- **The data**:
· · ·
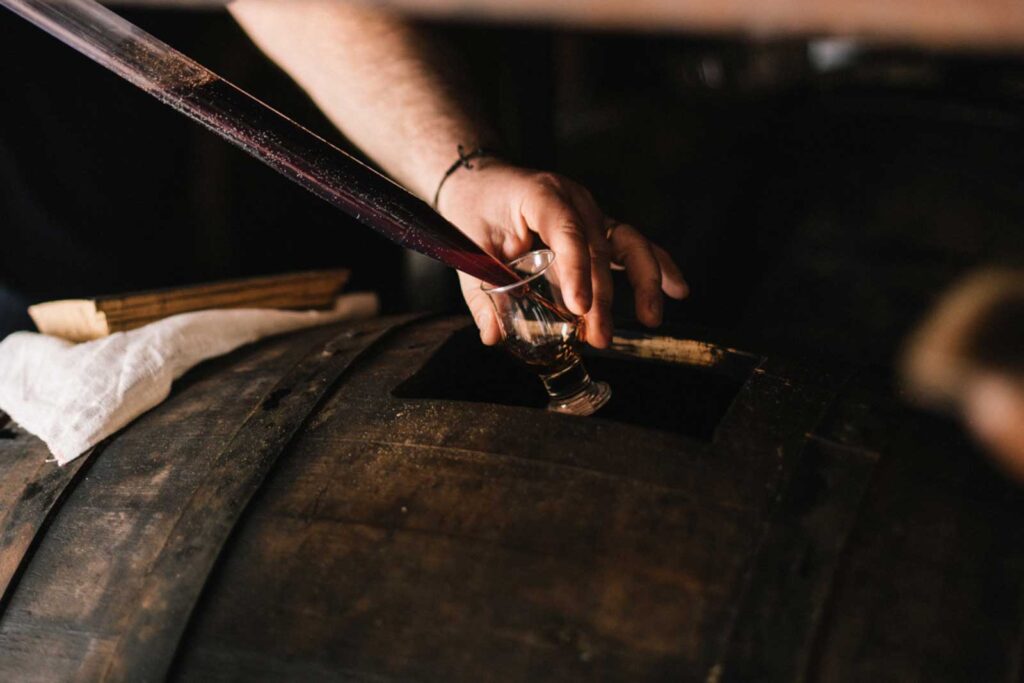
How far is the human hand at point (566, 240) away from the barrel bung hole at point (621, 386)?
0.53 feet

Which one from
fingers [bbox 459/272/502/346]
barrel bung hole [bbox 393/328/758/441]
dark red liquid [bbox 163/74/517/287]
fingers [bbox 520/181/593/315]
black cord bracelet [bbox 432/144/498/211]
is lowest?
barrel bung hole [bbox 393/328/758/441]

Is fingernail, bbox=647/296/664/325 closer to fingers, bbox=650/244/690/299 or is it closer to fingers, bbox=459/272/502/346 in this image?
fingers, bbox=650/244/690/299

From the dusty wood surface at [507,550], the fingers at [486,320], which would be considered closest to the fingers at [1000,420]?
the dusty wood surface at [507,550]

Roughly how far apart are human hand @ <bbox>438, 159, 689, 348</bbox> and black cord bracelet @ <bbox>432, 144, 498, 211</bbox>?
0.22 feet

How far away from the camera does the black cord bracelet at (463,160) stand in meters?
1.81

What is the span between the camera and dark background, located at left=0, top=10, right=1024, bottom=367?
89.7 inches

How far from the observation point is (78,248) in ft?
7.58

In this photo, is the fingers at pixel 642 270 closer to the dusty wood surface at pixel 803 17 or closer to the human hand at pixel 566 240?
the human hand at pixel 566 240

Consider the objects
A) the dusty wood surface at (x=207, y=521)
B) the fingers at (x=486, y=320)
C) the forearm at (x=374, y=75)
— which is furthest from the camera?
the forearm at (x=374, y=75)

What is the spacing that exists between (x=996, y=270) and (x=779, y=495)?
260 cm

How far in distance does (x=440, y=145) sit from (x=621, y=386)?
75 cm

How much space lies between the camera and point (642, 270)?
1.47m

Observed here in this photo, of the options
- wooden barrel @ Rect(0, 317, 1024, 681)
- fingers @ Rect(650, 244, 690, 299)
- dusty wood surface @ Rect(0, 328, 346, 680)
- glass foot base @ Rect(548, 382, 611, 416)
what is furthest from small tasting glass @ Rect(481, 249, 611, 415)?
dusty wood surface @ Rect(0, 328, 346, 680)

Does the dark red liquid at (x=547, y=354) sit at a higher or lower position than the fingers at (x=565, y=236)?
lower
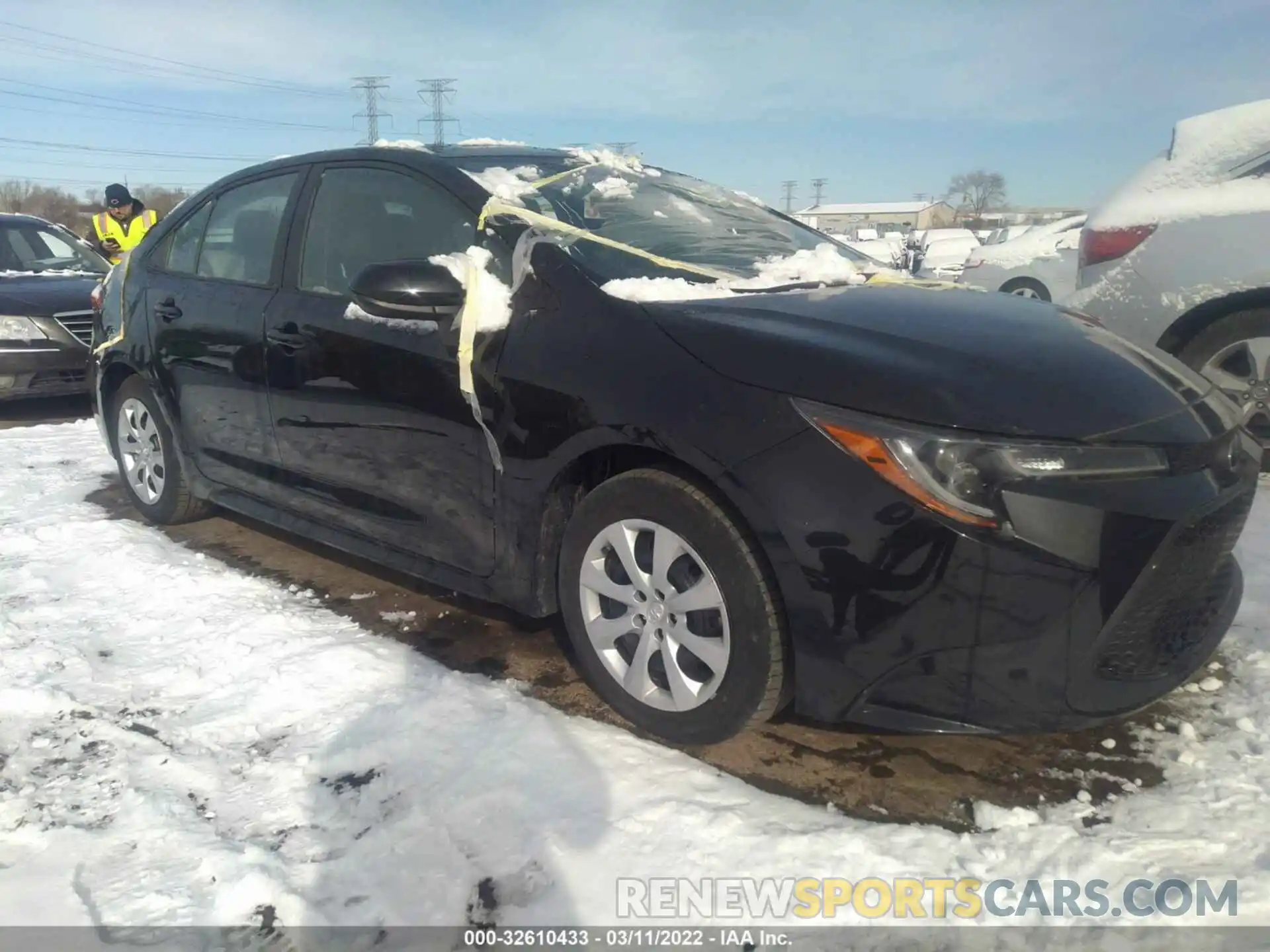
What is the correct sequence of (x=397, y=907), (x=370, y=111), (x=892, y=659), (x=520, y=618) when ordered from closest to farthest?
(x=397, y=907) < (x=892, y=659) < (x=520, y=618) < (x=370, y=111)

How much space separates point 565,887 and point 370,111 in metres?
56.7

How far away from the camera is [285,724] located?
272cm

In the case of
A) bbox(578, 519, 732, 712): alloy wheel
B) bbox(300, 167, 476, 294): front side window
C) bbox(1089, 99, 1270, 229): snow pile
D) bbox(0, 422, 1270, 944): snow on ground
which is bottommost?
bbox(0, 422, 1270, 944): snow on ground

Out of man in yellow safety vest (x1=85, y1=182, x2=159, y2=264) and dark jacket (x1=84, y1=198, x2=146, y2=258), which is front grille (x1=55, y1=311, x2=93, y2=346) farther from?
dark jacket (x1=84, y1=198, x2=146, y2=258)

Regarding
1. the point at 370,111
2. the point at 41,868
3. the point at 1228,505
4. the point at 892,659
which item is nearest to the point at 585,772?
the point at 892,659

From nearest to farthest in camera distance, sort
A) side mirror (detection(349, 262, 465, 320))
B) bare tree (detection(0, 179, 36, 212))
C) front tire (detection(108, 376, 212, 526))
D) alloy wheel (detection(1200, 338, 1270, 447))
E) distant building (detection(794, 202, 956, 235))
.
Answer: side mirror (detection(349, 262, 465, 320)) < front tire (detection(108, 376, 212, 526)) < alloy wheel (detection(1200, 338, 1270, 447)) < bare tree (detection(0, 179, 36, 212)) < distant building (detection(794, 202, 956, 235))

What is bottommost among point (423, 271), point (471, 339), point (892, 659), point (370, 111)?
point (892, 659)

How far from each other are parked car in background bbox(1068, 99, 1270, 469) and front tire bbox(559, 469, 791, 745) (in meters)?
3.46

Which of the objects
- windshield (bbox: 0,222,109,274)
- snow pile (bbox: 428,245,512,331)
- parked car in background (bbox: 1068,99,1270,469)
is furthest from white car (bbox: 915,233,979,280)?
snow pile (bbox: 428,245,512,331)

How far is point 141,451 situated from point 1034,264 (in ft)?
28.3

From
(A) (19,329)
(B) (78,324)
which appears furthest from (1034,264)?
(A) (19,329)

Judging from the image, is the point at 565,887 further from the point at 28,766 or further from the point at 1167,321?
the point at 1167,321

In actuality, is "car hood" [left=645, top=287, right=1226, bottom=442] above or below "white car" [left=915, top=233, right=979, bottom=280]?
below

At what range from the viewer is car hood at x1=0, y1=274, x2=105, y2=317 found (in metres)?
7.20
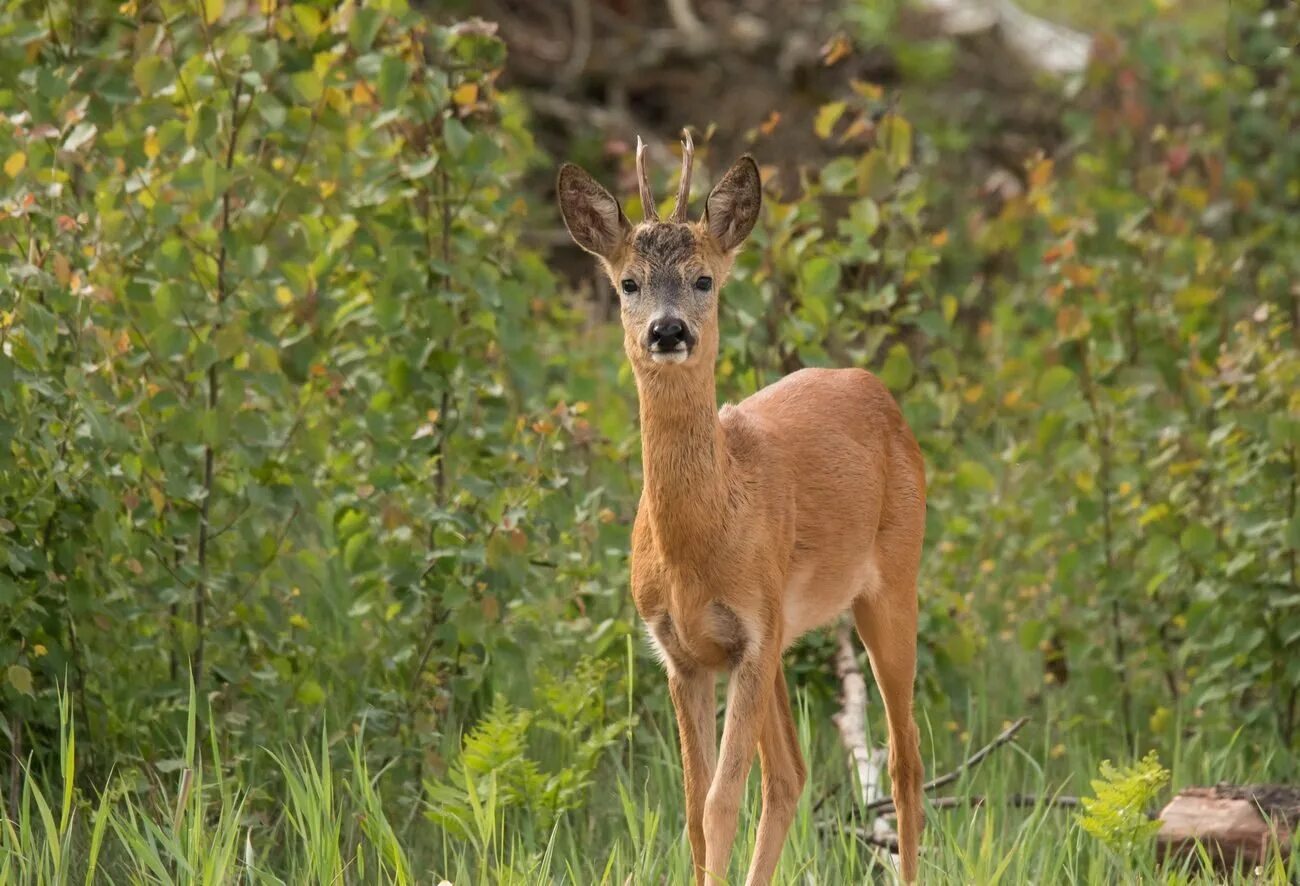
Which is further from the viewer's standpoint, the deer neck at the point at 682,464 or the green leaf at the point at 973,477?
the green leaf at the point at 973,477

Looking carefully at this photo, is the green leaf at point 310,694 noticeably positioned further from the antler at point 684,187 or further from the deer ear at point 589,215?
the antler at point 684,187

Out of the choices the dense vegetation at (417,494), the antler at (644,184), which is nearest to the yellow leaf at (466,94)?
the dense vegetation at (417,494)

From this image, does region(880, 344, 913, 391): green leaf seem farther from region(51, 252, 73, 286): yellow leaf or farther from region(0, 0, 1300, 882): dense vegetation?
region(51, 252, 73, 286): yellow leaf

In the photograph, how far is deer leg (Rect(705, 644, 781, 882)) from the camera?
457cm

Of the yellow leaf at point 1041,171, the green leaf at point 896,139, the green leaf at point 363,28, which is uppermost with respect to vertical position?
the green leaf at point 363,28

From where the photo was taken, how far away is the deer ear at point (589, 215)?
16.1 feet

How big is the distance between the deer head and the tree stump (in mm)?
1760

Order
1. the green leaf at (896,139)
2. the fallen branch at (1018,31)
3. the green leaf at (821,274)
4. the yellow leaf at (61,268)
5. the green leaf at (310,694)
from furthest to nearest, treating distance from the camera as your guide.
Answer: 1. the fallen branch at (1018,31)
2. the green leaf at (896,139)
3. the green leaf at (821,274)
4. the green leaf at (310,694)
5. the yellow leaf at (61,268)

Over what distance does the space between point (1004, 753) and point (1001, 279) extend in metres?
5.04

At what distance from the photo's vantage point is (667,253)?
4.75 metres

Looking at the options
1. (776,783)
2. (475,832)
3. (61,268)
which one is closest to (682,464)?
Result: (776,783)

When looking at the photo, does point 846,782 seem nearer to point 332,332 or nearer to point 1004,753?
point 1004,753

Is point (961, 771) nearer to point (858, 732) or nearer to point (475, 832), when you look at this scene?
point (858, 732)

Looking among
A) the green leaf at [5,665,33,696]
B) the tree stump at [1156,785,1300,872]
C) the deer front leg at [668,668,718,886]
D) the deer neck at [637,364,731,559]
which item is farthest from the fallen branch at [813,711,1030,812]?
the green leaf at [5,665,33,696]
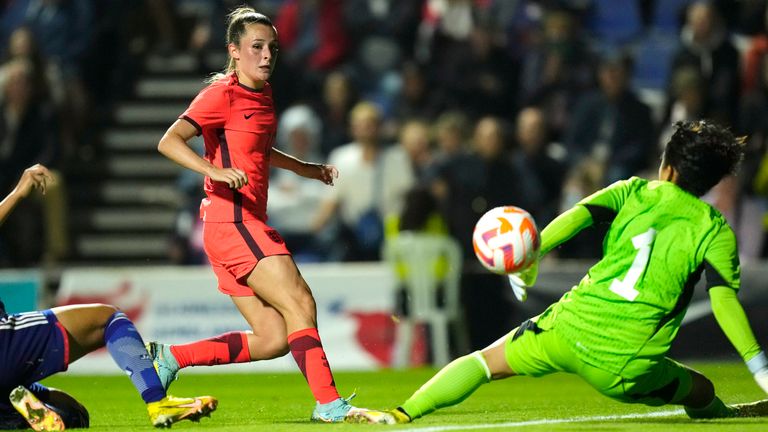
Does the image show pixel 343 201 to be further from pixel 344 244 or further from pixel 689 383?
pixel 689 383

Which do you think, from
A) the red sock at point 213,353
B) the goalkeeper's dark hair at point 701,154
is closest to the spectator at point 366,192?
the red sock at point 213,353

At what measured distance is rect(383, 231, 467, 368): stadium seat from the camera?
523 inches

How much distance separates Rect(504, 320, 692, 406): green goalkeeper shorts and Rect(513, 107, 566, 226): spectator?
7585mm

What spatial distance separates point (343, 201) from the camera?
14422mm

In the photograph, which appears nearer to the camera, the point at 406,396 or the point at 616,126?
the point at 406,396

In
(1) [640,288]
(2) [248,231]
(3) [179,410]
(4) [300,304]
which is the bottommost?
(3) [179,410]

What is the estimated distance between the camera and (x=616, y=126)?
14641mm

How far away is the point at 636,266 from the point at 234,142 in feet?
7.59

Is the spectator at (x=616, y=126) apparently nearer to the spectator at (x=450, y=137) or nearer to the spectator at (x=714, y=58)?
the spectator at (x=714, y=58)

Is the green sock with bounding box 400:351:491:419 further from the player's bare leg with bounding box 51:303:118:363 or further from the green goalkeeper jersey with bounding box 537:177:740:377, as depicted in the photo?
the player's bare leg with bounding box 51:303:118:363

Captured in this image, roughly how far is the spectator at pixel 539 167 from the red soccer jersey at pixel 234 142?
6974 mm

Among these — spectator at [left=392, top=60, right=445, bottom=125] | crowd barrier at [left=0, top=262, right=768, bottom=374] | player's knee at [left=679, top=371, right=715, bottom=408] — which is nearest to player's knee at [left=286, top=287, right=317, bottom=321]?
player's knee at [left=679, top=371, right=715, bottom=408]

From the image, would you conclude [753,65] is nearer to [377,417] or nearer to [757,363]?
[757,363]

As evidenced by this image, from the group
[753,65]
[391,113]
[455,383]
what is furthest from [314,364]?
[753,65]
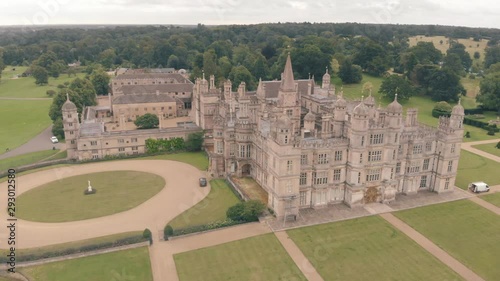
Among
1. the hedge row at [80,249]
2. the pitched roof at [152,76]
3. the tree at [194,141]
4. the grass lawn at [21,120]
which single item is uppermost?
the pitched roof at [152,76]

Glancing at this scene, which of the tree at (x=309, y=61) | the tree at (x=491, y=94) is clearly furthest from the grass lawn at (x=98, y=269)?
the tree at (x=491, y=94)

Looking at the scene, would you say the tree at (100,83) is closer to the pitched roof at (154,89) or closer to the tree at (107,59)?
the pitched roof at (154,89)

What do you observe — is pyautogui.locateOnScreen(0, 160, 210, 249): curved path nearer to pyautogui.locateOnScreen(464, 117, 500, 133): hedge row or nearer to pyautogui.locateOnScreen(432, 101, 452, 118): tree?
pyautogui.locateOnScreen(432, 101, 452, 118): tree

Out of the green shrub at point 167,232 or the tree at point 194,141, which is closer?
the green shrub at point 167,232

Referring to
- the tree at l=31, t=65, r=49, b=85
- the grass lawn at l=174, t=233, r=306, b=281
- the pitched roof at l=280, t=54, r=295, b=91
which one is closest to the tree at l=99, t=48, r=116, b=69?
the tree at l=31, t=65, r=49, b=85

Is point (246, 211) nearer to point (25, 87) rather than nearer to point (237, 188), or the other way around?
point (237, 188)

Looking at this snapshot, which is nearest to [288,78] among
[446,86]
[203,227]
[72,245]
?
[203,227]
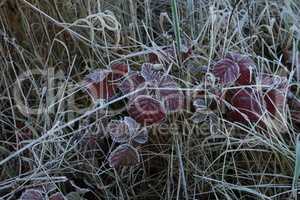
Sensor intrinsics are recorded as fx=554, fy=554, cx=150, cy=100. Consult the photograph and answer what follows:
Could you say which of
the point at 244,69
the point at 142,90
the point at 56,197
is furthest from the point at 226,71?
the point at 56,197

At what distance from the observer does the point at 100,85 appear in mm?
1000

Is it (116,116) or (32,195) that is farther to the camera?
(116,116)

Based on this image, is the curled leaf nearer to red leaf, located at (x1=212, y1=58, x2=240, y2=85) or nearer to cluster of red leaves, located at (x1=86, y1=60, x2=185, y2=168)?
cluster of red leaves, located at (x1=86, y1=60, x2=185, y2=168)

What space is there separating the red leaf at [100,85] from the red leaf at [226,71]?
19cm

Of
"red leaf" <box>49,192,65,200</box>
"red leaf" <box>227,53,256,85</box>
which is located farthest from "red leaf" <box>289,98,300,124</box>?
"red leaf" <box>49,192,65,200</box>

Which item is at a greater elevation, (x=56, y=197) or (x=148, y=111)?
(x=148, y=111)

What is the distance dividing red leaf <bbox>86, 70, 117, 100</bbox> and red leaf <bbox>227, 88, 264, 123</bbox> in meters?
0.22

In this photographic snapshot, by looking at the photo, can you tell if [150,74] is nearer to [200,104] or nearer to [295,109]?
[200,104]

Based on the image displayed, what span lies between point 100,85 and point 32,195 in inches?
9.1

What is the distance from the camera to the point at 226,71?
981 mm

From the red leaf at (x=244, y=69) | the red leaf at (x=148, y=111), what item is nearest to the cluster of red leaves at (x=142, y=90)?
the red leaf at (x=148, y=111)

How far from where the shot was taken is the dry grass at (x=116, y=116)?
0.99 metres

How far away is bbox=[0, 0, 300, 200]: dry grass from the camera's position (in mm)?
989

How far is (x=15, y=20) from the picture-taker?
1229 mm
· · ·
- **Aim**: Return word for word the rows from the line that contains "Judging from the" through the line that contains "4.75 metres", including both of those lines. Leave out any picture.

- **Complete answer**:
Judging from the image, is the point at 565,887 further from the point at 28,766 or further from the point at 1167,321?
the point at 1167,321

In actuality, is "car hood" [left=645, top=287, right=1226, bottom=442] above or below "white car" [left=915, top=233, right=979, bottom=280]?
below

At what range from the viewer is car hood at x1=0, y1=274, x2=105, y2=317 found (in metres)?
7.20
Which is further from the viewer's standpoint, the deer neck at the point at 682,464 or the green leaf at the point at 973,477?
the green leaf at the point at 973,477

Looking carefully at this photo, is the green leaf at point 310,694 noticeably positioned further from the antler at point 684,187 or further from the deer ear at point 589,215?
the antler at point 684,187

Out of the choices the dense vegetation at (417,494), the antler at (644,184), which is nearest to the yellow leaf at (466,94)?
the dense vegetation at (417,494)

From this image, does region(880, 344, 913, 391): green leaf seem farther from region(51, 252, 73, 286): yellow leaf or farther from region(0, 0, 1300, 882): dense vegetation?
region(51, 252, 73, 286): yellow leaf

In the photograph, how far is deer leg (Rect(705, 644, 781, 882)) from the camera?
457cm

Of the yellow leaf at point 1041,171, the green leaf at point 896,139, the green leaf at point 363,28, which is uppermost with respect to vertical position?
the green leaf at point 363,28

From where the photo was taken, how far away is the deer ear at point (589, 215)?
16.1 feet

How big is the distance between the deer head and the tree stump (in mm)?
1760

Order
1. the green leaf at (896,139)
2. the fallen branch at (1018,31)
3. the green leaf at (821,274)
4. the yellow leaf at (61,268)
5. the green leaf at (310,694)
from furthest to nearest, treating distance from the camera as your guide.
Answer: 1. the fallen branch at (1018,31)
2. the green leaf at (896,139)
3. the green leaf at (821,274)
4. the green leaf at (310,694)
5. the yellow leaf at (61,268)

Over what distance does the space between point (1004, 753) and point (1001, 279) extend in metres?
5.04

At what distance from the photo's vantage point is (667,253)?
4.75 metres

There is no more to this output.